(Spatial reasoning question data)
#####
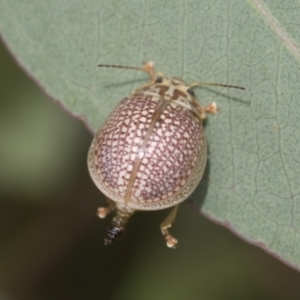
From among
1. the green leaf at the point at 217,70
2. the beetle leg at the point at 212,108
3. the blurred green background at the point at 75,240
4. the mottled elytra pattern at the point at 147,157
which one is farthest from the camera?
the blurred green background at the point at 75,240

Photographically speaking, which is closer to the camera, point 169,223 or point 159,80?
point 159,80

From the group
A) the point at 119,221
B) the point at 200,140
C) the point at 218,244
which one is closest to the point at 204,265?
the point at 218,244

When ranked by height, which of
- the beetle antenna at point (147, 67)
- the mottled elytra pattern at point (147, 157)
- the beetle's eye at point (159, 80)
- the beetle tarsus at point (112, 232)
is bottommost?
the beetle tarsus at point (112, 232)

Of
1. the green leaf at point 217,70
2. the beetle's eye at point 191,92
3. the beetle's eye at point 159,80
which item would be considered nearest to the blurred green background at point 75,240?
the green leaf at point 217,70

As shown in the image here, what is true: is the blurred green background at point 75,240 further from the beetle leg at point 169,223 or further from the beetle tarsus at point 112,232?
the beetle tarsus at point 112,232

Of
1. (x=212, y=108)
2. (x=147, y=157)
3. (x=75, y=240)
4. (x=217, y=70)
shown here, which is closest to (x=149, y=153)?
(x=147, y=157)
#####
Reproduce every line of the records above word for word, omitting the pictures.

From among
1. the green leaf at the point at 217,70
2. the beetle leg at the point at 212,108
3. the blurred green background at the point at 75,240
4. the mottled elytra pattern at the point at 147,157
which one is farthest from the camera?
the blurred green background at the point at 75,240

Photographically speaking, which is closer to the camera, point 169,223 or point 159,80?
point 159,80

From the group
A) the point at 119,221
B) the point at 200,140
C) the point at 218,244
which one is closest to the point at 204,265?
the point at 218,244

When ranked by height, which of
- the beetle antenna at point (147, 67)
- the mottled elytra pattern at point (147, 157)
- the beetle's eye at point (159, 80)
- the beetle tarsus at point (112, 232)
is bottommost?
the beetle tarsus at point (112, 232)

Of
1. the green leaf at point 217,70
2. the beetle's eye at point 191,92
3. the beetle's eye at point 159,80
which item would be considered nearest to the blurred green background at point 75,240?
the green leaf at point 217,70

As shown in the image here, what is true: is the blurred green background at point 75,240 further from the beetle leg at point 169,223 or further from the beetle tarsus at point 112,232?
the beetle tarsus at point 112,232

Of
1. (x=212, y=108)
2. (x=147, y=157)
3. (x=75, y=240)
4. (x=217, y=70)
shown here, which is closest to (x=149, y=153)?
(x=147, y=157)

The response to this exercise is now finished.